§ **Task prompt**:
Copy, word for word, everything in the data from the line containing "From the scene" down to the very end, with both ends included. Leave the pictures out of your copy.

START Record set

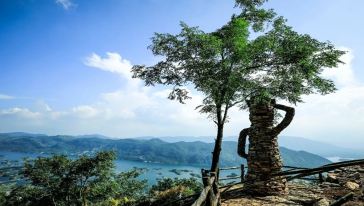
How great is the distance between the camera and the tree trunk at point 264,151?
13.2 metres

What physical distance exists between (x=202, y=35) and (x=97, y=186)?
30332mm

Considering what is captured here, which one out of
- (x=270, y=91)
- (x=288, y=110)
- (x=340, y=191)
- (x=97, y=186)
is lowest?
(x=97, y=186)

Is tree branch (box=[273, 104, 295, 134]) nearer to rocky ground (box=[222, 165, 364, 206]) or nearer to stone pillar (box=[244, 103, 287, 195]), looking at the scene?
stone pillar (box=[244, 103, 287, 195])

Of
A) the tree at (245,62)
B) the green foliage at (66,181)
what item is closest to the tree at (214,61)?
the tree at (245,62)

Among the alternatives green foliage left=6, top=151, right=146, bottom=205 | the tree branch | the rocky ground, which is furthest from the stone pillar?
green foliage left=6, top=151, right=146, bottom=205

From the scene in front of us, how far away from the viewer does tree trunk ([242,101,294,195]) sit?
520 inches

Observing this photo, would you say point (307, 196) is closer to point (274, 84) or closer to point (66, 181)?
point (274, 84)

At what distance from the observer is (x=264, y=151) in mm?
13414

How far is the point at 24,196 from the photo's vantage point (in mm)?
39375

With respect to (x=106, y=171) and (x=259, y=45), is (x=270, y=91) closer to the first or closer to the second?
(x=259, y=45)

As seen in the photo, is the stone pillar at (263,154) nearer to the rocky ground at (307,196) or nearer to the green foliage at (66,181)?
the rocky ground at (307,196)

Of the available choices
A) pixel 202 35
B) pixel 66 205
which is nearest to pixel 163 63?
pixel 202 35


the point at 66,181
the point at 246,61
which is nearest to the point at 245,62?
the point at 246,61

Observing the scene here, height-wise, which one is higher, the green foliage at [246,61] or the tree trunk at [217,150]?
the green foliage at [246,61]
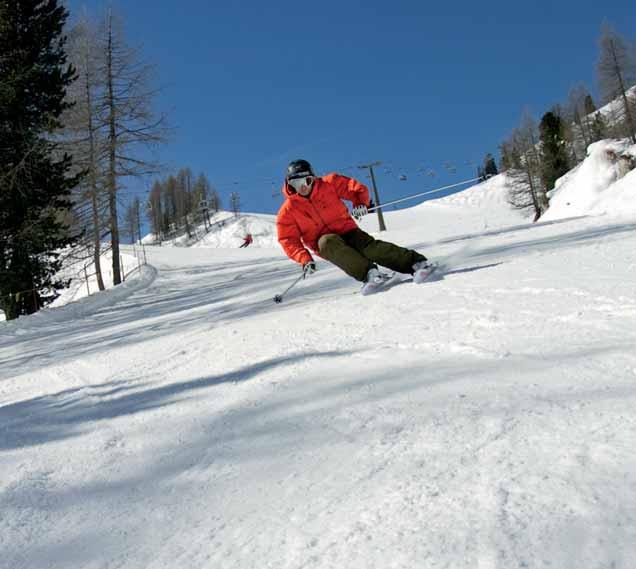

END Record set

§ **Correct answer**:
From the scene in front of us, how far away from the viewer does tree trunk ([242,101,294,195]) sit?
520 inches

Observing this photo, would you say point (307, 196) is closer to point (274, 84) or closer to point (66, 181)?
point (274, 84)

At what distance from the observer is (x=264, y=151) in mm?
13414

How far is the point at 24,196 from the photo's vantage point (in mm)?
39375

With respect to (x=106, y=171) and (x=259, y=45), is (x=270, y=91) closer to the first or closer to the second?
(x=259, y=45)

As seen in the photo, is the stone pillar at (263,154) nearer to the rocky ground at (307,196) or nearer to the green foliage at (66,181)?
the rocky ground at (307,196)

Of the available choices
A) pixel 202 35
B) pixel 66 205
which is nearest to pixel 163 63?
pixel 202 35


the point at 66,181
the point at 246,61
which is nearest to the point at 245,62?
the point at 246,61

Observing the scene here, height-wise, which one is higher, the green foliage at [246,61] or the tree trunk at [217,150]?
the green foliage at [246,61]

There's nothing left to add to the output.